Opinion
Docket No. 146662. COA No. 301492.
2013-10-23
Prior report: 299 Mich.App. 27, 829 N.W.2d 37.
Order
On order of the Court, the application for leave to appeal the December 20, 2012 judgment of the Court of Appeals is considered and, pursuant to MCR 7.302(H)(1), in lieu of granting leave to appeal, we VACATE that part of the Court of Appeals opinion stating that a “completed larceny” is an element of unlawfully driving away a motor vehicle (UDAA). A “completed larceny” is not an element of UDAA because the offense does not require felonious intent, only movement of the vehicle without the owner's consent. MCL 750.413; People v. Stanley, 349 Mich. 362, 364, 84 N.W.2d 787 (1957) (“Intent to steal is not an ingredient of the offense.”). Instead, UDAA merely requires driving or taking away a motor vehicle without the owner's consent.
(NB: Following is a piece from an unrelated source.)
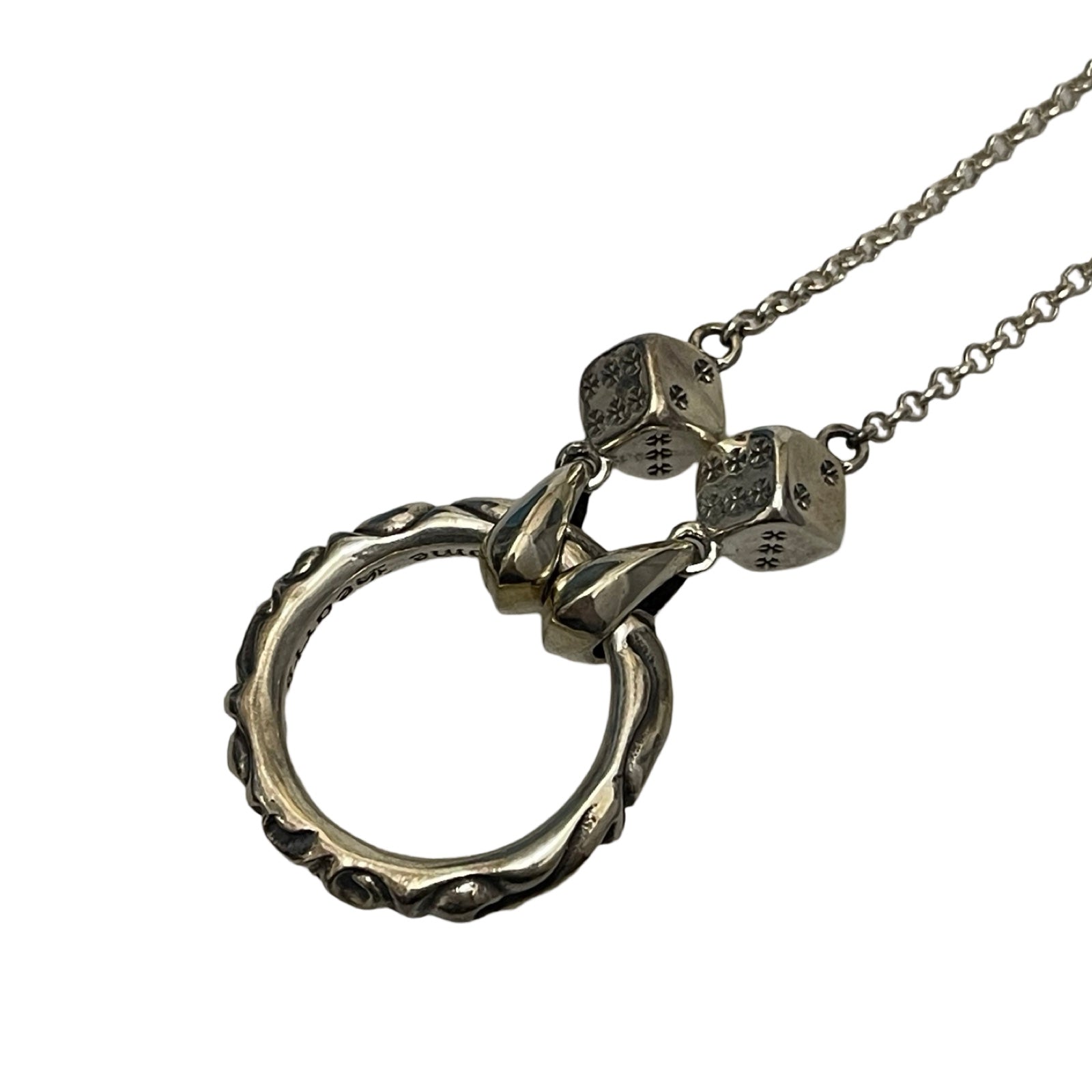 CHROME HEARTS  EYWR LOOP DICE DBL Necklace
See MCL 750.413. We otherwise AFFIRM the Court of Appeals holding that defendant's multiple punishments for carjacking and UDAA do not violate his double jeopardy rights because UDAA requires proof that defendant moved the vehicle, which carjacking does not, and carjacking requires proof of the use of force or violence, or the threat thereof, which UDAA does not. In all other respects, leave to appeal is DENIED, because we are not persuaded that the remaining questions presented should be reviewed by this Court.